BARTON — Date night has recently gotten a whole lot fancier in the village of Barton.  Last spring, Steve Vazzano and his partner in both life and labor, Maria Hill, took over the lease of the former Parson’s Pub & Grill on Main Street and reopened it as Parson’s Dinner House.  Mr. Vazzano now runs the restaurant as its executive chef, while Ms. Hill serves as the pastry chef and alchemist of extraordinary cocktails. In fact, her special concoctions are one of the signature features that have gained Parson’s a widespread reputation.

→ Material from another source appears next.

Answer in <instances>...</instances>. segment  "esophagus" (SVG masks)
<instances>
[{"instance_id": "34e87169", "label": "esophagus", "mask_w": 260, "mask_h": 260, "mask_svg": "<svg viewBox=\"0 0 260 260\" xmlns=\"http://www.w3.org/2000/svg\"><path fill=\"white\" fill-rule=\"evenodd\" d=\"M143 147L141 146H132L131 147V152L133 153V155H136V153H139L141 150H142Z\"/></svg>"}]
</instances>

The restaurant’s main culinary theme is local, seasonal food, and Ms. Hill grows many of her ingredients right in her own gardens, including many of the flavors and garnishes for the cocktails.  They includes fresh mint, as well as raspberries for the roseberry cosmopolitans, violets for the violet syrup and the candied violet in the violet martinis, and pears for the restaurant’s most popular drink, the peregrine sherbert martini.

Ms. Hill also provides the kitchen with its hazelnuts, and all the eggs for the desserts, which come from her chickens and her heritage turkeys.  Ms. Hill says unpasteurized eggs make a big difference in flavor, and the turkey eggs are also lower in cholesterol.   She hopes to eventually provide the restaurant with the turkeys themselves as another local ingredient.

Ms. Hill says that her favorite part of her job is harvesting ingredients for her delicious desserts.  She loves picking the fruits and flowers out of her own yard, and then engaging in the alchemy of her ingredients.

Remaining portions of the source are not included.